▶ **Dataset entries**:

---+---

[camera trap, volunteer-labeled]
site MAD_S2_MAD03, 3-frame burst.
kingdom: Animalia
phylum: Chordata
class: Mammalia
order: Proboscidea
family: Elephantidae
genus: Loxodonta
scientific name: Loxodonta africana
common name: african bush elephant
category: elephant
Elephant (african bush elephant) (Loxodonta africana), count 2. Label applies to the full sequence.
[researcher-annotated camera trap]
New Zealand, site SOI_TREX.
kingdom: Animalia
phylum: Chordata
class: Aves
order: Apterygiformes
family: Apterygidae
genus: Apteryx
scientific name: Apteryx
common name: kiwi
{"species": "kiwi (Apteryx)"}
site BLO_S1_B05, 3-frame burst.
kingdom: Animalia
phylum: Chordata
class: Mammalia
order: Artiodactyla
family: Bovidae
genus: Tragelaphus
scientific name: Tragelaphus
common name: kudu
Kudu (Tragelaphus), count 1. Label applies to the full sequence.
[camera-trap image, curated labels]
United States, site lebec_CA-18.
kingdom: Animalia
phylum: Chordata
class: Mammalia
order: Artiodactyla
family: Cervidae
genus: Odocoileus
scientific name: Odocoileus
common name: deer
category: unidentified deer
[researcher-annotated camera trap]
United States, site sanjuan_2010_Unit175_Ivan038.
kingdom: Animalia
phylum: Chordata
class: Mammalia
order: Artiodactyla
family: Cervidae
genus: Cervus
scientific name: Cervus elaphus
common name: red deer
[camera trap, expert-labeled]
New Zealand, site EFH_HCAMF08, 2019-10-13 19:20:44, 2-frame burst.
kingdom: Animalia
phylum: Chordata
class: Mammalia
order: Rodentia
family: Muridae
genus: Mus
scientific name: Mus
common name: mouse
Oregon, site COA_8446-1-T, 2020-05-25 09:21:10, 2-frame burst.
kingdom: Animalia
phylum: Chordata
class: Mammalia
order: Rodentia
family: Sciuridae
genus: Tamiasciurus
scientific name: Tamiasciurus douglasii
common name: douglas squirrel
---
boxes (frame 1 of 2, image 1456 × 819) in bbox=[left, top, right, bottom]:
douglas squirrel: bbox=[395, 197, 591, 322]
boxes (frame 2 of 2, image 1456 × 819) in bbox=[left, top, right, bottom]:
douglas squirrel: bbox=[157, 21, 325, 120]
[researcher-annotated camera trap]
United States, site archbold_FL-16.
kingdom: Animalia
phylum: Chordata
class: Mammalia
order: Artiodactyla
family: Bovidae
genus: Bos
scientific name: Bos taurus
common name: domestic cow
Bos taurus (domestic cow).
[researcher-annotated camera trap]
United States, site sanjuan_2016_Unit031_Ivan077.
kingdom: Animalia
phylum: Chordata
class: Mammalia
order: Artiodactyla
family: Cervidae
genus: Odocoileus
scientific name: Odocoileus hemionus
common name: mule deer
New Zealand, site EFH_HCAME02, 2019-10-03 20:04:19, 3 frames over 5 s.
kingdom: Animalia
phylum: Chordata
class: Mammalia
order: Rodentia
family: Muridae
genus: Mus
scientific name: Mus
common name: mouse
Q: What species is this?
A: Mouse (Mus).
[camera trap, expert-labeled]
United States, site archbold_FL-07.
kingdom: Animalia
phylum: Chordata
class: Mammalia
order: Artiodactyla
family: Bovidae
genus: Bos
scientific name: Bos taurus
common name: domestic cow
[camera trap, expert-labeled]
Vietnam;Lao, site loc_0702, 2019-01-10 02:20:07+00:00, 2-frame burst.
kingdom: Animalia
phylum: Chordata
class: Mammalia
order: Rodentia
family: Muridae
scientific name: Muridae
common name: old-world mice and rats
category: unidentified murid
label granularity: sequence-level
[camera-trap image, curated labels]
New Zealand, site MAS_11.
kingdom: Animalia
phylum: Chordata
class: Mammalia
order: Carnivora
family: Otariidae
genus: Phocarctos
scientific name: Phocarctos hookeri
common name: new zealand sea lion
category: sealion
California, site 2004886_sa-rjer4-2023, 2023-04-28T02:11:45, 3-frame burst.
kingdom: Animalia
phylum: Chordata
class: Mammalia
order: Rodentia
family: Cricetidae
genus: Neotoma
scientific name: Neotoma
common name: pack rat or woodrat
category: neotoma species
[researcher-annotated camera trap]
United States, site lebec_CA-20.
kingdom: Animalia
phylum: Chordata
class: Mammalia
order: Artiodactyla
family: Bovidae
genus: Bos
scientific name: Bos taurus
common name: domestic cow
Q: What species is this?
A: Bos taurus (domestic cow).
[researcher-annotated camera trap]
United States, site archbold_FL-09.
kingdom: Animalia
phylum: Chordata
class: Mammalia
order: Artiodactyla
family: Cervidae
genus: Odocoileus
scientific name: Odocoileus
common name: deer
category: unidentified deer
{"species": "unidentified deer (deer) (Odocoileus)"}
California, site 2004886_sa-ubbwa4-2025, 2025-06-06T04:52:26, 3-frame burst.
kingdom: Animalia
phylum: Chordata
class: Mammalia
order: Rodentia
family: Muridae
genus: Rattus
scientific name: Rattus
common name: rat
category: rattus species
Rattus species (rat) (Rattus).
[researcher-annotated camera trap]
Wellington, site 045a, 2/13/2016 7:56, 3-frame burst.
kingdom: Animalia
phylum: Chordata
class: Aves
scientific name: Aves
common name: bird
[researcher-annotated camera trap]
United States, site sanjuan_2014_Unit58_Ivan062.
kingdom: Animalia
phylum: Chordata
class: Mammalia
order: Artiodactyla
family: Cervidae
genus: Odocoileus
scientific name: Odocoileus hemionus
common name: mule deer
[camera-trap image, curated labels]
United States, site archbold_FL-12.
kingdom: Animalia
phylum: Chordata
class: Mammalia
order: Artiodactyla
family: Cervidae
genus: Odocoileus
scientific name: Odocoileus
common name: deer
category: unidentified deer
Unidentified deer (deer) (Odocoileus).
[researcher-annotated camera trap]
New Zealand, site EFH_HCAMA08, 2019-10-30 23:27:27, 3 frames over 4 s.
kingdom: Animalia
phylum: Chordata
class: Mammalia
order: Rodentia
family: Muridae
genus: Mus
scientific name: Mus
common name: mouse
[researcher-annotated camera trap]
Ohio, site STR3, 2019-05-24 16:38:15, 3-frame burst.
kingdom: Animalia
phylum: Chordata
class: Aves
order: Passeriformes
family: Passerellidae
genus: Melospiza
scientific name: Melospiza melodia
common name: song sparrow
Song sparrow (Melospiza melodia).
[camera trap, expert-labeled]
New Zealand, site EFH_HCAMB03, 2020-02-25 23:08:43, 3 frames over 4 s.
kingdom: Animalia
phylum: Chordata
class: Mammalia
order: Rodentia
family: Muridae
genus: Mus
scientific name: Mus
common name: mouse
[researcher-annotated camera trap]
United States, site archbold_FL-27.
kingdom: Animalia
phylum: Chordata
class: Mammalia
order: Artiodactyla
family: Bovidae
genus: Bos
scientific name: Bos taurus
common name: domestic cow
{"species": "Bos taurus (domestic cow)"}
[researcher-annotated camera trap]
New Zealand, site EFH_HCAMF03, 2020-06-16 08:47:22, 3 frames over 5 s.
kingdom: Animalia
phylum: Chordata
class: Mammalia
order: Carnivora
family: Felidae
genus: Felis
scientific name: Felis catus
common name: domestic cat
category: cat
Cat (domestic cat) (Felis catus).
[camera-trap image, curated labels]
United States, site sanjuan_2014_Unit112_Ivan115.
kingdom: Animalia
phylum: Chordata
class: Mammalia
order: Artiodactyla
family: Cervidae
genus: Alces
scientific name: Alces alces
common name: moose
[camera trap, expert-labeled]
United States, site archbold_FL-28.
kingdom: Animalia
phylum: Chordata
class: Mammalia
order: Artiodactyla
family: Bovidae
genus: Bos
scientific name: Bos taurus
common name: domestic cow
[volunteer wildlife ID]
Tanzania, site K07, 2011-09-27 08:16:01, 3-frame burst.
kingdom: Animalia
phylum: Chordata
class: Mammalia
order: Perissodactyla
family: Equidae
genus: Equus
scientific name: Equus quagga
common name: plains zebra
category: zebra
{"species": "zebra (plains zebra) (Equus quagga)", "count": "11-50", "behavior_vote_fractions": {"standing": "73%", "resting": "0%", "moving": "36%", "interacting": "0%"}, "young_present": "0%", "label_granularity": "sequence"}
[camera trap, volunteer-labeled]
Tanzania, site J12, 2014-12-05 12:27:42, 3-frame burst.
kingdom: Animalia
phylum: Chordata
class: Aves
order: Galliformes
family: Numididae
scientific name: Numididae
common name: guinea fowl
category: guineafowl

---+---

▶ **The problem**: Copy all the lines from the data above that hold the word "frames".

▶ **Written solution**:
New Zealand, site EFH_HCAME02, 2019-10-03 20:04:19, 3 frames over 5 s.
New Zealand, site EFH_HCAMA08, 2019-10-30 23:27:27, 3 frames over 4 s.
New Zealand, site EFH_HCAMB03, 2020-02-25 23:08:43, 3 frames over 4 s.
New Zealand, site EFH_HCAMF03, 2020-06-16 08:47:22, 3 frames over 5 s.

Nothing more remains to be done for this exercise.